「ドイツにおける’過去の克服’と日本の現状−「ヤーコプ・リットナーの穴蔵の手記」出版に寄せて−」
平和
昨日、自民党の総裁に福田氏が選ばれた。あまりにも茶番なこのお芝居に白けながらも、この後に来るであろう改憲への足音に耳をそばだてている人も多いのではないだろうか。今年の教科書検定で、「集団自決」を日本軍が強制したとの記述七カ所(五社七冊)に、修正を求める文科省検定意見が初めて付いたことで、沖縄では島ぐるみの抗議行動がおこっている。これに最高責任を負うべき伊吹文明氏は、福田内閣の幹事長になるそうだ。29日の県民大会には知事をはじめ、ほとんどの県・市町村議会議員、41市町村のうちの40の首長が参加を表明している。全政党が一致して抗議行動を展開しているという話だ。すべての教育委員会委員長、PTAなど千超える団体の参加・協力、さらには大会参加者の片道バス運賃を無料にすると各バス会社が決めた。このニュースが、インターネットを除くと、メディアでとり上げられることはない。なぜ、日本の歴史認識に関わる重大な動きはニュースにならないのだろう。自民・公明まで入った抗議行動が、報道されないのだろう。
この夏、一冊の本が出版された。「ヤーコプ・リットナーの穴蔵の手記」(ケッペン著、林功三訳、近代文芸社、1500円)という、すこし風変わりなタイトルのこの本は、読むはじめると一気に最後まで読めてしまう。ミュンヘンで切手蒐集家として有名な市民だったヤーコプは、ナチスの暴虐の嵐のなかで、ポーランド系ユダヤ人としてミュンヘンを追われ、ポーランドのズバラシュという小さな町にたどりつく。そこで、湿った暗闇の地下室に潜ってどうにかナチスによる殺戮から逃れて生還したという実話である。

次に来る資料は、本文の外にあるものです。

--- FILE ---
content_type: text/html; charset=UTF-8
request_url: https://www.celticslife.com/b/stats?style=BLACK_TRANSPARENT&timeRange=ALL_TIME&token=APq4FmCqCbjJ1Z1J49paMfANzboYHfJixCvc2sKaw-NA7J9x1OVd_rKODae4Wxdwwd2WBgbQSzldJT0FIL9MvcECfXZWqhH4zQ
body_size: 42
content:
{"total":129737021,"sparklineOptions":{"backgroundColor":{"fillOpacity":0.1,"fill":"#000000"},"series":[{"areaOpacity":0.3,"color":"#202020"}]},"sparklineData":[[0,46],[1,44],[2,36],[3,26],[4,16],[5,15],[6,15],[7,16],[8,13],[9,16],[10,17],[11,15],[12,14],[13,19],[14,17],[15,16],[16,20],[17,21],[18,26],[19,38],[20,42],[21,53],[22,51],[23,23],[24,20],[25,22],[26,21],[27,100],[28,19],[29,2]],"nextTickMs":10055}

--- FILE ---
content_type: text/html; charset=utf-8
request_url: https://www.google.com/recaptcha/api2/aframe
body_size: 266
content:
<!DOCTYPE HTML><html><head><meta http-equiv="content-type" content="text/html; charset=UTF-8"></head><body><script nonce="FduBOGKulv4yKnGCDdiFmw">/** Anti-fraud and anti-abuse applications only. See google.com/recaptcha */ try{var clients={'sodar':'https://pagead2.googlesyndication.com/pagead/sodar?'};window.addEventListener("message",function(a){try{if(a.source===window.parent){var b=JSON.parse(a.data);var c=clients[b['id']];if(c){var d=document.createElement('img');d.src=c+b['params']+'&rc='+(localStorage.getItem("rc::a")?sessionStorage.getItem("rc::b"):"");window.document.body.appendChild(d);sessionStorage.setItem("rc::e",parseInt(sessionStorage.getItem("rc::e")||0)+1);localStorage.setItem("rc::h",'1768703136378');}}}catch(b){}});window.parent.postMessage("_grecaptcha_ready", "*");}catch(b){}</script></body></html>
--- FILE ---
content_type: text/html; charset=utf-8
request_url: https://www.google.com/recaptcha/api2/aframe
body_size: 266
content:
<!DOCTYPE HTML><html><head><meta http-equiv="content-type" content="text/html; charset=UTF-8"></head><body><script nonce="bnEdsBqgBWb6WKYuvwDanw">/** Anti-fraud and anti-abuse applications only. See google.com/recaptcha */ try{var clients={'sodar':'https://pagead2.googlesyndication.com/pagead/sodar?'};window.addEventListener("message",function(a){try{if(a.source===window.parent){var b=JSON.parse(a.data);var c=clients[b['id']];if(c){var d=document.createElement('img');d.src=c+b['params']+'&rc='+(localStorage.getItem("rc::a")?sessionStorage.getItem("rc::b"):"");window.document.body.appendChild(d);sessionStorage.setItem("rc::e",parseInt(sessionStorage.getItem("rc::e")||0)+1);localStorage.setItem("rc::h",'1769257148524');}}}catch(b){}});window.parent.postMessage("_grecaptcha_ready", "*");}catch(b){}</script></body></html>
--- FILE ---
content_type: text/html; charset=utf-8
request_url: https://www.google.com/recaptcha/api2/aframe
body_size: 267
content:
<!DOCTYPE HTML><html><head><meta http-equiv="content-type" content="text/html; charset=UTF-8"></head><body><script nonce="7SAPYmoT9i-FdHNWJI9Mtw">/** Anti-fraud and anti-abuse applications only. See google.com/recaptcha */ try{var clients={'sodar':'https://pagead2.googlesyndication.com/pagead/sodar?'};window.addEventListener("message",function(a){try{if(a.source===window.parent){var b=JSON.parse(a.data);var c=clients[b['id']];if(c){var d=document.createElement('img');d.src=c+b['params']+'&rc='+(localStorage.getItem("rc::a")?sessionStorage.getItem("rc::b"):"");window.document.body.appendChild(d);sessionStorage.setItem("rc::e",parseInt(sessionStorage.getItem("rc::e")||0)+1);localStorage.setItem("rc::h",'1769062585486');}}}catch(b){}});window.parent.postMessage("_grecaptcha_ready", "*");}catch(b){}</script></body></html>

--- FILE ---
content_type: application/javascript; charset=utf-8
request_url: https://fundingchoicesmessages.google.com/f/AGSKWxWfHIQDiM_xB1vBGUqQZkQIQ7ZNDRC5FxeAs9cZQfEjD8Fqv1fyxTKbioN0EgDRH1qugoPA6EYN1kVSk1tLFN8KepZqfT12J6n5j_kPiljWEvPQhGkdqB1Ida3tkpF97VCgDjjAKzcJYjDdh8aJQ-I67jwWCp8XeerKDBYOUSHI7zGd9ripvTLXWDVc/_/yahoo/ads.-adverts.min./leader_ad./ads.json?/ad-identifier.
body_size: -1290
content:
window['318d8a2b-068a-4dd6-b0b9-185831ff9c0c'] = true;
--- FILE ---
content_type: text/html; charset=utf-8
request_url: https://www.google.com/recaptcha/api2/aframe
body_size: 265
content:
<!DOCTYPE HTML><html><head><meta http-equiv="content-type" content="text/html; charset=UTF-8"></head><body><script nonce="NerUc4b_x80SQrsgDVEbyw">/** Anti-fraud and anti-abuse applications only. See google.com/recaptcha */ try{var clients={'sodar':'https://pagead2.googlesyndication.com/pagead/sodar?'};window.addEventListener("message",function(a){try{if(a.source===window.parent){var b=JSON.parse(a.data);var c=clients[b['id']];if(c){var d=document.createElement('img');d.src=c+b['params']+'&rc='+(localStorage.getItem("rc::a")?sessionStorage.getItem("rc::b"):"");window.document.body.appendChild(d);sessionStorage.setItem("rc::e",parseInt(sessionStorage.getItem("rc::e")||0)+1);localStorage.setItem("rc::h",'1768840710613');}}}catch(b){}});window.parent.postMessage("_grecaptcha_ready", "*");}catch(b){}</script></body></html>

とても平明な日本語で淡々とつづられたヤーコブの体験談は、しかしドイツ・ポーランドにおけるナチスの支配と、それにドイツ人、ポーランド人、さらにはユダヤ人の一部も加担した戦争の現実を教えてくれる。ナチスの暴虐は、広く知られたアウシュビッツ強制収容所の死のガス室だけではないのである。ヤーコブが穴蔵から出てしばらくして、町の市場に行ってみると、農民たちは愛想良くミルクやチーズを売りにくる。ついこの間、殺されたユダヤ人の家から家財を奪って運び去ったその同じ農民たちである。同じ戦争を生き抜いたドイツ人たちは、「わたしたちに何ができたのでしょうか?どのようにしてわたしたちは抵抗できたでしょうか?」と彼にたずねる。しかし、ヤーコブは答える。「大ドイツ市民は、一握りの絶望的なユダヤ人とはちがいます。もしドイツが、あの魔物の指導者に従っていなかったら...」。
ドイツの人々と国家が、戦争の責任を問い、過去を克服する努力を続けていることは知られている。従軍慰安婦(正しくは性奴隷をよぶべきものと思う)への軍の責任を否定し、南京虐殺はなかったという人々が中心となる政治勢力に支配され続けてきたこの国では’過去の克服’はごく一部の人々を除いては行われていない。今年79歳の林功三氏は、ドイツ文学の長年の研究にもとづいて、ドイツ国家とドイツ国民が戦争に加担した過去を克服する作業を、どのように続けてきたか、それは曲がりくねった道ではあるけれど決して後戻りしないものであるかを、あとがきで述べておられる。この長いあとがきは、これから生きていく後の世代へのメッセージとして、この本のもう一つの価値である。1人でも多くの方々に読んでいただきたい。